--- start ---
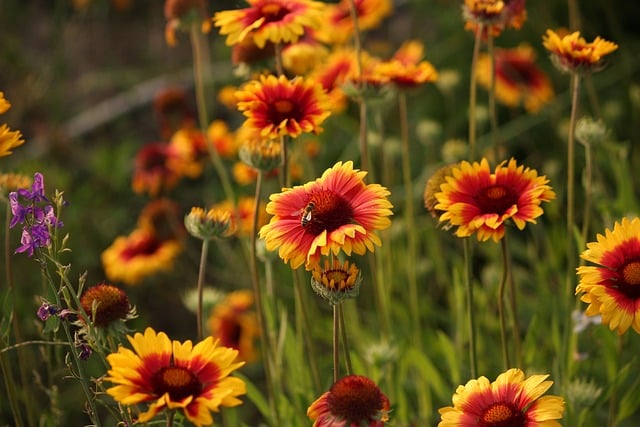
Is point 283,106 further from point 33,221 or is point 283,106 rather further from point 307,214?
point 33,221

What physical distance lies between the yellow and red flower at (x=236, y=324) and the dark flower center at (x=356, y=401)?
4.79 ft

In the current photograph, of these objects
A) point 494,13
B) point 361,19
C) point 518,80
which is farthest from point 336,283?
point 518,80

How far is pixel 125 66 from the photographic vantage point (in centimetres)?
412

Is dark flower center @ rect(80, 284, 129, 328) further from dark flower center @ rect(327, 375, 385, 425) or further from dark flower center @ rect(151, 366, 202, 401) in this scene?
dark flower center @ rect(327, 375, 385, 425)

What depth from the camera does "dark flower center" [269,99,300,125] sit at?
1.48 m

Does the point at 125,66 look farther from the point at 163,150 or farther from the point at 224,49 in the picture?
the point at 163,150

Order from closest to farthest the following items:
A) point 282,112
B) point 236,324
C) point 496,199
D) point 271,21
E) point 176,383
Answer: point 176,383
point 496,199
point 282,112
point 271,21
point 236,324

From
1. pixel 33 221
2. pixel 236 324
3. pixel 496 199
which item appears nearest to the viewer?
pixel 33 221

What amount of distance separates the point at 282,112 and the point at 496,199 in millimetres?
366

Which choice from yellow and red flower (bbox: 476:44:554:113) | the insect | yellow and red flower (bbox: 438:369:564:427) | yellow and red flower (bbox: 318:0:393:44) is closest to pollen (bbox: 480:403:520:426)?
Answer: yellow and red flower (bbox: 438:369:564:427)

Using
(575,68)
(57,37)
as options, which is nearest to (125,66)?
(57,37)

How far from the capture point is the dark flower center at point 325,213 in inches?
49.5

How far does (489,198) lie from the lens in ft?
4.37

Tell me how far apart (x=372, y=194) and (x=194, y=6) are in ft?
2.88
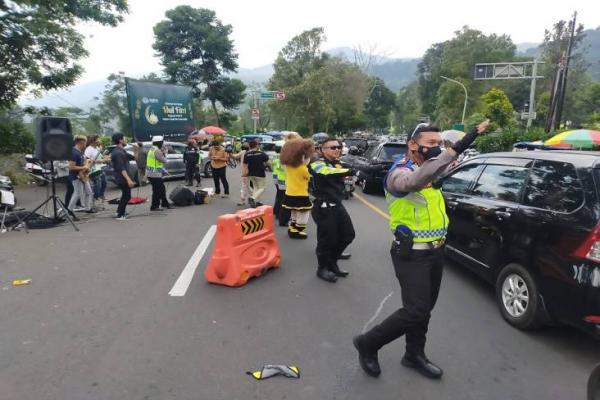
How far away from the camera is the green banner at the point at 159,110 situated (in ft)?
65.3

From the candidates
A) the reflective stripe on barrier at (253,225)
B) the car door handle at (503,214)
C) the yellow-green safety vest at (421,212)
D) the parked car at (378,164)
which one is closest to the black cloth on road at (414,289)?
the yellow-green safety vest at (421,212)

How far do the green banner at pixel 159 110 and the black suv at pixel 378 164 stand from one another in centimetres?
1227

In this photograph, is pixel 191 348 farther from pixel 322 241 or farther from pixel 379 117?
pixel 379 117

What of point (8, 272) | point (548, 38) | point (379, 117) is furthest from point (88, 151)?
point (379, 117)

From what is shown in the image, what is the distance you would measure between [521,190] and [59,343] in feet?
14.6

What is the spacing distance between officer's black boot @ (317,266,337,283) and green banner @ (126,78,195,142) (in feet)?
56.3

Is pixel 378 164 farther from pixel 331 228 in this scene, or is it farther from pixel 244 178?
pixel 331 228

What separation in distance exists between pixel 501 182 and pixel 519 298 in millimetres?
1287

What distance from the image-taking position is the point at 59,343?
3510mm

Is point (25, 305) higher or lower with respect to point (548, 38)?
lower

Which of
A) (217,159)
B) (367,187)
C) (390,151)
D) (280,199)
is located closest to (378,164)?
(390,151)

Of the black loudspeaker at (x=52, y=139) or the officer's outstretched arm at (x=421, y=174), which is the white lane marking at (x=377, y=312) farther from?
the black loudspeaker at (x=52, y=139)

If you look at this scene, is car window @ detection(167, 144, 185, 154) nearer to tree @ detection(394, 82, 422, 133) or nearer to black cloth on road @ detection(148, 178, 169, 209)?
black cloth on road @ detection(148, 178, 169, 209)

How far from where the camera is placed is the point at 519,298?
12.7 ft
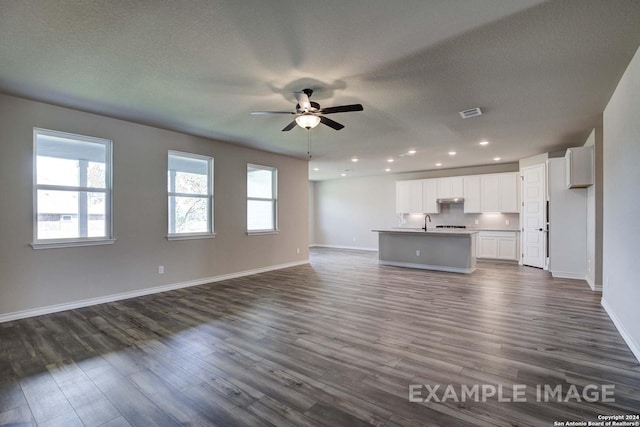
--- end ---
Directions
List each line of the items above in which the string "farthest" occurs.

Exercise answer
which is farthest from point 336,283?
Order from closest to farthest the following items:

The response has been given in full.